No Pain No Gain: SnackTime keeps eating into profits
Saturday 08 December 2012
Are we set for another share shopping spree in the run up to Christmas? For a variety of reasons the stock market invariably indulges in what many regard as a seasonal pantomime that sends prices surging ahead. Even after the festivities, the round of new year tips often adds a little momentum to what is usually a cheerful atmosphere.
In the past 30 years or so there have been only around half-a-dozen occasions when some form of Santa boom failed to materialise as investors felt buffeted by the then prevailing economic or political winds. I don’t expect the world’s present recession to have a negative impact this year.
Why should Christmas offer such investment joys?
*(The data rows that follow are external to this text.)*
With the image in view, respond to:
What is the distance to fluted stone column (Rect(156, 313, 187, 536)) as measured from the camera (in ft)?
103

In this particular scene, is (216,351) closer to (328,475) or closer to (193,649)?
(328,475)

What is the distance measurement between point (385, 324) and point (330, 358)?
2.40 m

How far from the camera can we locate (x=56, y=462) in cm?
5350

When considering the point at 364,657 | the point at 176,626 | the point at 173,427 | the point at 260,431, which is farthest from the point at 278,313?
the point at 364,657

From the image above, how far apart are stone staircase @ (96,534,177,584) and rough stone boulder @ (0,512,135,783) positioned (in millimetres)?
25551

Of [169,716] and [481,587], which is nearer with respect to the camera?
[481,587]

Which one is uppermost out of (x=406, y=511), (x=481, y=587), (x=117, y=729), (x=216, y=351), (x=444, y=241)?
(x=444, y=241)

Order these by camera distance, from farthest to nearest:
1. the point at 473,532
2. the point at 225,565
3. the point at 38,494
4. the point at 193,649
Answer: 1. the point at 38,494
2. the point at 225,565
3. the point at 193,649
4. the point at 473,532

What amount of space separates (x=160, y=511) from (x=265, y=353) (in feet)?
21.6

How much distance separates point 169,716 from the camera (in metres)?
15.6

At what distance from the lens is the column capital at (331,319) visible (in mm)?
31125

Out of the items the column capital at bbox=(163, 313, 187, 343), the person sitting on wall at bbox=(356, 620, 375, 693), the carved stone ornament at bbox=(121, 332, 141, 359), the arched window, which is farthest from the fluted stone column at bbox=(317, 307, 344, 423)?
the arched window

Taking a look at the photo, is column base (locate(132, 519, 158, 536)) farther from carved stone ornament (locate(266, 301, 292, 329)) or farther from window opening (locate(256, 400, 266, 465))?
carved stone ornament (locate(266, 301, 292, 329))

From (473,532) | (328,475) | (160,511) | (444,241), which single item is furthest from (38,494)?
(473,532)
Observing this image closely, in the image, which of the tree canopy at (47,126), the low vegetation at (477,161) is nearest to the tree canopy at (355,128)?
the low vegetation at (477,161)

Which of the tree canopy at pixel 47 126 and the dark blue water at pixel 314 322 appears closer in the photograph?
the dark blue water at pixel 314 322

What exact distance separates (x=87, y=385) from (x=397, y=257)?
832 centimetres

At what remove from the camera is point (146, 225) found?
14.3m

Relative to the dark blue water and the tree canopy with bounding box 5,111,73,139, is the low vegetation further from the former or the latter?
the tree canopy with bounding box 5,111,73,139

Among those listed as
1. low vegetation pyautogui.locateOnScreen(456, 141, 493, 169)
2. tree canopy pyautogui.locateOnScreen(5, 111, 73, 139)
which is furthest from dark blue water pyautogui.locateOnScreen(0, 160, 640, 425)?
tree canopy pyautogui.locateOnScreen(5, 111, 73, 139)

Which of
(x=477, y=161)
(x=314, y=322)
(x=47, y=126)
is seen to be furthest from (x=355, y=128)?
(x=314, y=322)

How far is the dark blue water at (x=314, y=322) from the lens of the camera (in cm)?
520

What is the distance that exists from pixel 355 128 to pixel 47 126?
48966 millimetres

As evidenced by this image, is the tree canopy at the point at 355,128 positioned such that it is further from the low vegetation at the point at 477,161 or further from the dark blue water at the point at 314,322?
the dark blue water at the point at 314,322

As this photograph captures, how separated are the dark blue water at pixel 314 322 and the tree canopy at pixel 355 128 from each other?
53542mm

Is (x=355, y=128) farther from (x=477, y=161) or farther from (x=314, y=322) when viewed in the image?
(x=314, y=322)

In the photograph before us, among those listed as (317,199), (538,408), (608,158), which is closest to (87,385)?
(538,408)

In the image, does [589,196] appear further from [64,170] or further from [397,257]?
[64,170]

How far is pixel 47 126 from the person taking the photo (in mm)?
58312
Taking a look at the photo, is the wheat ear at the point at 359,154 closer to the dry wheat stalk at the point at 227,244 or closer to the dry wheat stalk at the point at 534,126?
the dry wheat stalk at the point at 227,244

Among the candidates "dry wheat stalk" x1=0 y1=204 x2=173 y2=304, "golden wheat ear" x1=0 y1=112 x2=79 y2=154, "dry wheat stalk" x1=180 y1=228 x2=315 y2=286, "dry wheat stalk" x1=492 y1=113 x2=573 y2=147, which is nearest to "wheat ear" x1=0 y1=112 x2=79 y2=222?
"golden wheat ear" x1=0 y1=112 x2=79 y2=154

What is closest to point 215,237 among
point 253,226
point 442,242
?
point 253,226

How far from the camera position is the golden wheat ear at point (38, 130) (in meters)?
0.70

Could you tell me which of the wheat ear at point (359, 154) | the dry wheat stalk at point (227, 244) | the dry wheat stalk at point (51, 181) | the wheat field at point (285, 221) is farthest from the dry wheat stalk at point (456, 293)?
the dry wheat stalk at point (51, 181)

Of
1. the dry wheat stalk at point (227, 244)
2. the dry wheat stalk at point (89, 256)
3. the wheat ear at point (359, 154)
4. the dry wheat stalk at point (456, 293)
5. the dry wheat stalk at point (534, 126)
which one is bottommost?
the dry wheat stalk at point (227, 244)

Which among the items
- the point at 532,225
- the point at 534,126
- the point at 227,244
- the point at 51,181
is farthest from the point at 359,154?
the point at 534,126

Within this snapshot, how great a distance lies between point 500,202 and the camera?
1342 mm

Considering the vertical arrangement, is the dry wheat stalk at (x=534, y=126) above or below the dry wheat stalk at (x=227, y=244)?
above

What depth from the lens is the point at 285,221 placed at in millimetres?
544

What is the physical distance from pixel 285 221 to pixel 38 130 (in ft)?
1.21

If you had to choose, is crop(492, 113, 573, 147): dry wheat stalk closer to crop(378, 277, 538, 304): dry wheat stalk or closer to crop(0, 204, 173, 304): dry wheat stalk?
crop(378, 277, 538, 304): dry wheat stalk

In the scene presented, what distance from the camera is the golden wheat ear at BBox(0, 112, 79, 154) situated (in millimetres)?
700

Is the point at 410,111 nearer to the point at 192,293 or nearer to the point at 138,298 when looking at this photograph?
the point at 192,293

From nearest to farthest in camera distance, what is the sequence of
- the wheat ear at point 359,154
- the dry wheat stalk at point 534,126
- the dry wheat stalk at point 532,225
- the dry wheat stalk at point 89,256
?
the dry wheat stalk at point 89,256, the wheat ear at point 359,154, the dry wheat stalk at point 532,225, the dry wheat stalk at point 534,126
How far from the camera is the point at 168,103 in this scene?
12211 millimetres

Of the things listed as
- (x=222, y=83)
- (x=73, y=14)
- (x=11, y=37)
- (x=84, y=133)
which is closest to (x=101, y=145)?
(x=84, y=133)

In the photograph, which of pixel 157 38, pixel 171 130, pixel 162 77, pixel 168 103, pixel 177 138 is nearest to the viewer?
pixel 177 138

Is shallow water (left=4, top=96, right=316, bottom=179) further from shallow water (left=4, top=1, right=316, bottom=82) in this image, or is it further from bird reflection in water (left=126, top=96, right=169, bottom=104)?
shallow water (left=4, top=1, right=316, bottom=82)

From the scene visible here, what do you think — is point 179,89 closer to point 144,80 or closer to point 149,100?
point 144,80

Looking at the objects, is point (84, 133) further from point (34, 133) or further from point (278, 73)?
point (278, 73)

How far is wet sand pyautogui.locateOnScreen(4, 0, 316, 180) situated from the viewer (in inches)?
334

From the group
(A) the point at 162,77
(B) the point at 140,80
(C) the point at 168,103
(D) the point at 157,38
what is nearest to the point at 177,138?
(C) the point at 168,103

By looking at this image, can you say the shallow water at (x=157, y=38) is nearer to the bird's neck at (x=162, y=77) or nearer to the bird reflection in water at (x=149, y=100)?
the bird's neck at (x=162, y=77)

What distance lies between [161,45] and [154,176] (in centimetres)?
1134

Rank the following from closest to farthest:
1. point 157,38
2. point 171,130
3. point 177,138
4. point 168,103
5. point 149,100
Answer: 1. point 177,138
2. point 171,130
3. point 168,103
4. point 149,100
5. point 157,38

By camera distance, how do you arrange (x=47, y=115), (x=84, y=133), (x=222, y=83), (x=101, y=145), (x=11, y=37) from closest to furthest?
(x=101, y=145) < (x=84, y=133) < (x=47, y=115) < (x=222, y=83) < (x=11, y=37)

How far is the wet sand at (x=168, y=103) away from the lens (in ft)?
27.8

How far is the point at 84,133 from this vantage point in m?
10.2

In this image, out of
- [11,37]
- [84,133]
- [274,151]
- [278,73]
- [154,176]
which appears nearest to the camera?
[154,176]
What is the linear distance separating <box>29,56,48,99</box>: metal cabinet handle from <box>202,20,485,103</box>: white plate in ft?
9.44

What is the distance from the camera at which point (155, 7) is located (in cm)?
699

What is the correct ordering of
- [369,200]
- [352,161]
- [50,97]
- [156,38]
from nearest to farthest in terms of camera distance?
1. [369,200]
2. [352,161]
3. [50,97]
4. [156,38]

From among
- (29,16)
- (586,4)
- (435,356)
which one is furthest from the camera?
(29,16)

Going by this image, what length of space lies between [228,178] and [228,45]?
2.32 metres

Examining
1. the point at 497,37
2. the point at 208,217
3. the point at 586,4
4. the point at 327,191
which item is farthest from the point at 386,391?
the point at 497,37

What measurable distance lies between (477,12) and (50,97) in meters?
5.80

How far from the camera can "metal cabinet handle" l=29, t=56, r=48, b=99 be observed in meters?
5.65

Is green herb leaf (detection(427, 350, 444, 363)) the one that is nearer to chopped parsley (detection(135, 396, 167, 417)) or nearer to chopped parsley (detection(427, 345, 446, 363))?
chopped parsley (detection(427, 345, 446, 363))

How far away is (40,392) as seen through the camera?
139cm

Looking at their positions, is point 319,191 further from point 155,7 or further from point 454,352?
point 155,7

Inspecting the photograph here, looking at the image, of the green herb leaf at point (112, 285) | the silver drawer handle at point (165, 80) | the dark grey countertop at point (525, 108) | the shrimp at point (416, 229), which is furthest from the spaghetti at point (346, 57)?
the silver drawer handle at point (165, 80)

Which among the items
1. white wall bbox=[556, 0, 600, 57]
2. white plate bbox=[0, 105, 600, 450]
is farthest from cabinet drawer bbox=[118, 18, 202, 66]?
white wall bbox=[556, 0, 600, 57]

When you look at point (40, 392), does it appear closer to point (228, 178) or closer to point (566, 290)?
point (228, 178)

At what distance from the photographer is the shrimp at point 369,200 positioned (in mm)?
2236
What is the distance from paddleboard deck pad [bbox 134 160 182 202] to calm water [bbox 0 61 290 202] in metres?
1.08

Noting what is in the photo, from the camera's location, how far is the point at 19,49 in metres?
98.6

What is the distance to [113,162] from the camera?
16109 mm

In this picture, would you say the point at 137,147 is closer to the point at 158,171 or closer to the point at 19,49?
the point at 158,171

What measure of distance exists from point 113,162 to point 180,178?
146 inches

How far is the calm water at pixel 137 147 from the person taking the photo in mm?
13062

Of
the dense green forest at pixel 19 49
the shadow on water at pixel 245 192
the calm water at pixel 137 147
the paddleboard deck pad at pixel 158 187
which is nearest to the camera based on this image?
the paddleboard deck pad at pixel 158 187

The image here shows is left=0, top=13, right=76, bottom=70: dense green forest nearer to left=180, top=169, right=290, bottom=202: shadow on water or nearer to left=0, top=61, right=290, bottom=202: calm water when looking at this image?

One obvious reason is the festive holiday itself. In the run-up, many top people are away from their desks, leaving what has been described as skeleton staffs minding the shops. And trading is often thin with much of it on the buy side.
But other factors come into play. Window dressing by fund managers chasing bonuses is one; another is that, with so many leading dealers away, the subordinates left in charge are much more likely to run with a cheerful herd.
Next week I plan to produce the quarterly update on the No Pain, No Gain portfolio. If we are to get a Christmas uplift it should then be stirring and that should help my calculations. Mind you, some recent trading figures from a quartet of constituents have caused some concern.
Marston’s, the brewer and pub owner, is excused any criticism. On the surface, yearly figures look horrendous but such an impression is down to the vagaries – not to say stupidities – of our accounting system. The group incurred a statutory loss of £223m, largely the result of a property revaluation. Yet revenue advanced 5.5 per cent, underlying pre-tax profits rose 9.2 per cent to £87.8m and dividends were lifted 5 per cent. Not surprisingly Marston’s shares, as I write, are at their highest for more than three years, helping the portfolio’s profits.
SnackTime, the vending machine group, is the one letting the side down. Half-year turnover fell 13 per cent and the pre-tax loss, inflated by exceptional charges, reached £1.6m against a modest profit last time. The group is busy reorganising and cost cutting. It hopes to reduce the loss “significantly” in the second six months. The shares, at 14p, capitalise the company at a mere £2.3m. The portfolio paid 119p a share. I am hanging on – hoping for a recovery. Anyway it is too late to dump the shares as the portfolio’s initial £5,000 outlay has already almost disappeared.
My hopes that Findel’s prospects are improving were confirmed by interim figures. The half-year loss was reduced and some sections of the business are clearly doing well although the Kleeneze door-to-door operation is feeling the pinch. Group sales are running 7.7 per cent ahead of last year. The shares have lost some of their exuberance at around 7.5p.
Shares of Aviation, the aircraft leasing group, have also given up some altitude. It has taken delivery of another new ATR 72 aircraft – its ninth – which is joining the group’s leased fleet. But profit expectations have been pulled back after the sale of a subsidiary that had an impact on the last set of profits which, at £5.2m, were much lower than expected. Stockbroker WH Ireland now expects a performance for the present year of £5.9m. For next year, the broker is looking for around £7.5m which is near the result some envisaged for the year just gone.
Elsewhere, TEG, the green-technology enterprise, has started ground work at its important £21m waste-disposal unit in Dagenham, East London. The plant is expected to be operational in early 2014. The group’s shares hover a little below 5p against an 8p buying price. TEG will run the venture in which it has a 24.5 per cent stake.
Finally, Whitbread leisure group, one of the portfolio’s Footsie stocks. Stockbroker Numis has upgraded the shares from hold to buy and lifted its target price to 2650p. The broker is impressed with the Costa Coffee offshoot and believes it will benefit from the adverse publicity and controversy surrounding the tax position of archrival Starbucks. The portfolio paid 1105p. Price is now around 2400p.